Exercise:
Could you rewrite the rows from the line containing "Which one is closest to pixel 1100 123 of" through the end of the rows, swapping "closer" for "nearer" and keeping everything else the same?

Information provided:

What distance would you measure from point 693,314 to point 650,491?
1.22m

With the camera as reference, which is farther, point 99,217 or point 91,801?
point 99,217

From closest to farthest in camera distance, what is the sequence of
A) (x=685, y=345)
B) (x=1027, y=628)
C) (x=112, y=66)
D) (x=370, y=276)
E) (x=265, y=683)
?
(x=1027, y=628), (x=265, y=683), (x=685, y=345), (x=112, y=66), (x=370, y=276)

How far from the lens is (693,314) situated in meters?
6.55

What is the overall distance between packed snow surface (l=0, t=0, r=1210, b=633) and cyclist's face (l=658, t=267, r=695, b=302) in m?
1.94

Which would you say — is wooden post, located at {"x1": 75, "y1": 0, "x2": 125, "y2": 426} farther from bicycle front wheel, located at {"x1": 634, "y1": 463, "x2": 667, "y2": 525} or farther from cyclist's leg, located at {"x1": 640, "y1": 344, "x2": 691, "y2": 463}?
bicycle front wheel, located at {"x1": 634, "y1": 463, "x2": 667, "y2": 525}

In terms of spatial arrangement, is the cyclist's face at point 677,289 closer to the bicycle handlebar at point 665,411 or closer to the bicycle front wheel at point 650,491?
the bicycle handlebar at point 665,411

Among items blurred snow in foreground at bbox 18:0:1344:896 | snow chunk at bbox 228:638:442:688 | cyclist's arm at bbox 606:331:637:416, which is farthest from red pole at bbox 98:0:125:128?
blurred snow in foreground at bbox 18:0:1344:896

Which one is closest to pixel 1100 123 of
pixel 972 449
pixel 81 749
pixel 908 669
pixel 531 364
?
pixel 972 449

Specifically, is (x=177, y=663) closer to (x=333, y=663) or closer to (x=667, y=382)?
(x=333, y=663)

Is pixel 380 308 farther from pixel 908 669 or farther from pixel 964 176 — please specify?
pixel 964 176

Written response:
Which one is closest to pixel 1100 123 of
pixel 972 449
pixel 81 749
pixel 908 669
pixel 531 364
?
pixel 972 449

Specifically, is (x=177, y=663) nearer to (x=333, y=663) or nearer to (x=667, y=382)?
(x=333, y=663)

Is pixel 380 308 farther from pixel 908 669 or farther from pixel 964 176 — please specify?
pixel 964 176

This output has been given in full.